[KUTIPAN TEKS]
--*--

Minggu, 06 Oktober 2013

Relasi Akademik dan Organisasi dalam Membingkai Tunas Peradaban

Mencari titik temu antara organisasi dan akademik merupakan hal yang penting, sebab dalam stigma publik keduanya saling bertentangan. Organisasi dipandang sebagai lawan dari akademik, begitupun sebaliknya, oleh karena (menurut stigma ini) pencapaian prestasi disalah satu sisi berkorelasi negatif dengan sisi sebaliknya. Perkembangan stigma publik tentang pertentangan ini tentunya tak lepas dari fakta-fakta yang tercerapi bahwa para mahasiswa yang aktif dalam organisasi memiliki indeks prestasi (IP) yang rendah, sementara mahasiswa yang hanya fokus dalam pencapaian prestasi akademiknya terpental dari organisasi.
Adanya ketakutan pada diri mahasiswa (terutama MABA) akibat stigma publik tentang organisasi, ditambah dengan pandangan umum bahwa organisasi hanyalah kebutuhan sekunder membuat pilihan untuk tidak berkecimpung di wilayah organisasi menjadi pilihan yang paling mungkin untuk diambil. Padahal yang mestinya dilakukan oleh para mahasiswa adalah menganalisis stigma tersebut agar tidak terjebak pada posisi dilematis.

--*--

[Daftar item dalam sebuah dataset]
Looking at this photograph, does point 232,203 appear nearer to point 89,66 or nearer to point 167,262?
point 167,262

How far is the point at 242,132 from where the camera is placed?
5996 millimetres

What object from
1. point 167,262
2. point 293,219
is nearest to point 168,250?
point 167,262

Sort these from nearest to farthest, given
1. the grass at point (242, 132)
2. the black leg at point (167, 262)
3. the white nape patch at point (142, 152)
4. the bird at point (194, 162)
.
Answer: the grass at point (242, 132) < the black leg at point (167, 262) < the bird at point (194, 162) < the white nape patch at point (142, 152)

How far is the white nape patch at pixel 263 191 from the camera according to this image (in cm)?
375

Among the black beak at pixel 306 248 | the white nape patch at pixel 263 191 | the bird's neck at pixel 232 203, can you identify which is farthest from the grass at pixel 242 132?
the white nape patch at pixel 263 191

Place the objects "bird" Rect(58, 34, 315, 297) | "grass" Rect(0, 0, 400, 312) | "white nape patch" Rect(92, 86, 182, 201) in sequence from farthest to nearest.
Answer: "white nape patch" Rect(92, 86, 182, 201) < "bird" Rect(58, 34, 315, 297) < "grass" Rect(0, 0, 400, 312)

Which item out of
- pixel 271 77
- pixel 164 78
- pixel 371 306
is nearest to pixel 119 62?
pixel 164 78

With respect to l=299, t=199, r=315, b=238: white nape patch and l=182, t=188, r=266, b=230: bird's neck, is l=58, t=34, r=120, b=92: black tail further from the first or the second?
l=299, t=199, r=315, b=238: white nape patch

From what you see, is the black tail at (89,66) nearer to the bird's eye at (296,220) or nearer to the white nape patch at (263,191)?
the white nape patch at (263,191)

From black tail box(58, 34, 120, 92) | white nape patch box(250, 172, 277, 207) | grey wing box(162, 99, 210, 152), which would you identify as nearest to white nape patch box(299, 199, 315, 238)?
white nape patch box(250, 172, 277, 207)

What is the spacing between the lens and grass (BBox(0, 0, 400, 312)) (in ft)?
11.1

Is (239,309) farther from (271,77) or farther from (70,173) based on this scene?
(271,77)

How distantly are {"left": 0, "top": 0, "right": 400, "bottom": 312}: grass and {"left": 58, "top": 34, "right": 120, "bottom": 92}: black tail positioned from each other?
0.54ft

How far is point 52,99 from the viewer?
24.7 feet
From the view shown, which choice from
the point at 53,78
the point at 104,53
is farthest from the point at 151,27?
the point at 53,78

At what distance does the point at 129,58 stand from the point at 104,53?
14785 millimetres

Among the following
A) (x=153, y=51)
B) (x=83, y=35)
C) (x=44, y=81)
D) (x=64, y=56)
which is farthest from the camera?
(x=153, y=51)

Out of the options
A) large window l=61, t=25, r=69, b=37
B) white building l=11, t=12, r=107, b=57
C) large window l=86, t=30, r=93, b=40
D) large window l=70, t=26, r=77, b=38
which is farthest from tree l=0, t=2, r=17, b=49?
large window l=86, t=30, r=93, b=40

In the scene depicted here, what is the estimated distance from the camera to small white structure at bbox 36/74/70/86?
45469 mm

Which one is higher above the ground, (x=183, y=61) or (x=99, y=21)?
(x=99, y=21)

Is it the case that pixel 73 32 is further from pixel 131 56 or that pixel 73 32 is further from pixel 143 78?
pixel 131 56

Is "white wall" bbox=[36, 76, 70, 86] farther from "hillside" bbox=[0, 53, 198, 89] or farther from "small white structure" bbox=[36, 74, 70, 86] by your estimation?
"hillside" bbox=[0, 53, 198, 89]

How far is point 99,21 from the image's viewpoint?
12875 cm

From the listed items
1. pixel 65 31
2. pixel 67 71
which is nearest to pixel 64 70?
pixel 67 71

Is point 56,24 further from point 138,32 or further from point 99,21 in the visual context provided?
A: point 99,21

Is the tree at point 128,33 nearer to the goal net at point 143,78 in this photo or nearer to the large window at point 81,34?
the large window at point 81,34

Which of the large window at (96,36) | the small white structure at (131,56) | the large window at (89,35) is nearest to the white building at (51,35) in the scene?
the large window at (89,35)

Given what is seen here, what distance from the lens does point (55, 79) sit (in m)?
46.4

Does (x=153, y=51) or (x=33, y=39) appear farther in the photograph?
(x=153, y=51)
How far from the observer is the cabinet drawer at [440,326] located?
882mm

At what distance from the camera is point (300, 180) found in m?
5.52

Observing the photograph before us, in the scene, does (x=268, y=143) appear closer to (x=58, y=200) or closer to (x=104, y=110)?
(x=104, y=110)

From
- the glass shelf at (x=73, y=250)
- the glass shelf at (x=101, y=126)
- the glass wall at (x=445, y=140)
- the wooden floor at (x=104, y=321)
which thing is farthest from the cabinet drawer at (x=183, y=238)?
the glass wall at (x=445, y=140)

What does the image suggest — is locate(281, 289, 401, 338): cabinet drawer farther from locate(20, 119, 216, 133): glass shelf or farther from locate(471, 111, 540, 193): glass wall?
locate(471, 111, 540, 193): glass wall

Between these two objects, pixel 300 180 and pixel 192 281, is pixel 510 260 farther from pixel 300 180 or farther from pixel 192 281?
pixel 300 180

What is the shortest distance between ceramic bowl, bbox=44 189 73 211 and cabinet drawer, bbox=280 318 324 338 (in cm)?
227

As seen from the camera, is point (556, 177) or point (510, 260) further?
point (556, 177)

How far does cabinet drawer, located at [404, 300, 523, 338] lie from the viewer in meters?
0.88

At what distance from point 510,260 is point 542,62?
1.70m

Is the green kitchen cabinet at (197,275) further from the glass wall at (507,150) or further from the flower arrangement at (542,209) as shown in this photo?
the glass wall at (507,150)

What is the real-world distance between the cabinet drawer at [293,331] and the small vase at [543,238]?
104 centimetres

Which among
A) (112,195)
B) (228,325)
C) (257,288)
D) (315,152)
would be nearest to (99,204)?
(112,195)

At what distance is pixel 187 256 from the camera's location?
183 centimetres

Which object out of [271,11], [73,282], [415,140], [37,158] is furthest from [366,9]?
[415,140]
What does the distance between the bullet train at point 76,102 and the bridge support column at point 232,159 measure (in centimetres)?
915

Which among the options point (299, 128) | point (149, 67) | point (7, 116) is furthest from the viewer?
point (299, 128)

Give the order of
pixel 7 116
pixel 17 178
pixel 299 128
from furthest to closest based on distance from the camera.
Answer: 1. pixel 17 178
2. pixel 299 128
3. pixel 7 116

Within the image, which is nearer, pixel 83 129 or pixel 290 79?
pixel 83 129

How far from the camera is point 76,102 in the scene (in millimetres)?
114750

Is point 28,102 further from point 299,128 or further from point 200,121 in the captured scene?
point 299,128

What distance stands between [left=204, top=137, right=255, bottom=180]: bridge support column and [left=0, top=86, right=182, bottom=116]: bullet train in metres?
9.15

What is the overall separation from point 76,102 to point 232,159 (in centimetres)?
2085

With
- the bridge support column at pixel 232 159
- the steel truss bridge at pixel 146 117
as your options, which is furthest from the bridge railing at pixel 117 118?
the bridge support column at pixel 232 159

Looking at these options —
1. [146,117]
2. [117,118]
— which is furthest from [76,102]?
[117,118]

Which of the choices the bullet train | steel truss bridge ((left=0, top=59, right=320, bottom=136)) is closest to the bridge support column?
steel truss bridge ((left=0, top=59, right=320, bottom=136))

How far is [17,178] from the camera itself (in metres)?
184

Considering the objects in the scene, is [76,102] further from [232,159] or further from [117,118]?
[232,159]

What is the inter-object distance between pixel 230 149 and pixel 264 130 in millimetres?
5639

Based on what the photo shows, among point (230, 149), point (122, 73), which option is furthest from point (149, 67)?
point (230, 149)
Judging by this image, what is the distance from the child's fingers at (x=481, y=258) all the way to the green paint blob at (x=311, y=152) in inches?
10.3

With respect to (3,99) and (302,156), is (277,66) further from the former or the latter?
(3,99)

--*--

[LATIHAN TERTULIS A] Menurut teks tentang relasi akademik dan organisasi, apa yang seharusnya dilakukan mahasiswa terhadap stigma publik itu?
[LATIHAN TERTULIS B] Teruskan teks tentang relasi akademik dan organisasi, mulai setelah kalimat terakhir yang tercantum.

[HASIL A] Mahasiswa seharusnya menganalisis stigma tersebut agar tidak terjebak pada posisi dilematis.

[HASIL B]
Jika dicermati stigma ini adalah generalisasi terhadap beberapa kasus tentang para mahasiswa yang menggeluti organisasi. Penarikan kesimpulan secara generalisasi berawal dari pencerapan terhadap beberapa kasus partikular yang darinya ditarik satu kesimpulan umum yang berlaku pada setiap kasus tersebut. Akan tetapi, kelemahan metode ini adalah tidak semua sampling (mahasiswa) dapat di teliti sehingga kesimpulannya bergantung pada perwakilan sampling dan kondisi lingkungan di ambilnya sampel tersebut. Pemilihan sampling secara acak dan kondisi sosial wilayah dimana sampling tersebut di ambil mengakibatkan hasil generalisasi tidak dapat diterapkan sepenuhnya hingga meliputi sisi yang tidak diteliti. Oleh karena itu, stigma ini sepenuhnya tidak dapat dibenarkan. Sebab pada faktanya masih ada para mahasiswa yang mampu membangun korelasi positif dan produktif seputar relasi akademik dan organisasi.
Hal yang mesti dipahami oleh setiap mahasiswa adalah bahwa akademik dan organisasi merupakan kebutuhan pengetahuan. Akademik memperkaya sisi teoritis dan praktis menyangkut ilmu tertentu, sementara organisasi memberikan kerangka dan tata cara implementasi dalam membangun sosialitas manusia. Walhasil, sangatlah tidak bijak untuk mempertentangkan keduanya, atau meninggalkan salah satunya, mengingat keduanya merupakan kebutuhan pengetahuan yang tentunya saling melengkapi dan beriringan. Selanjutnya tinggal membangun tata cara dalam relasi akademik dan organisasi. Mesti ada skala prioritas, hal-hal aksidentil yang tidak berkorelasi positif dan produktif seyogyanya ditinggalkan.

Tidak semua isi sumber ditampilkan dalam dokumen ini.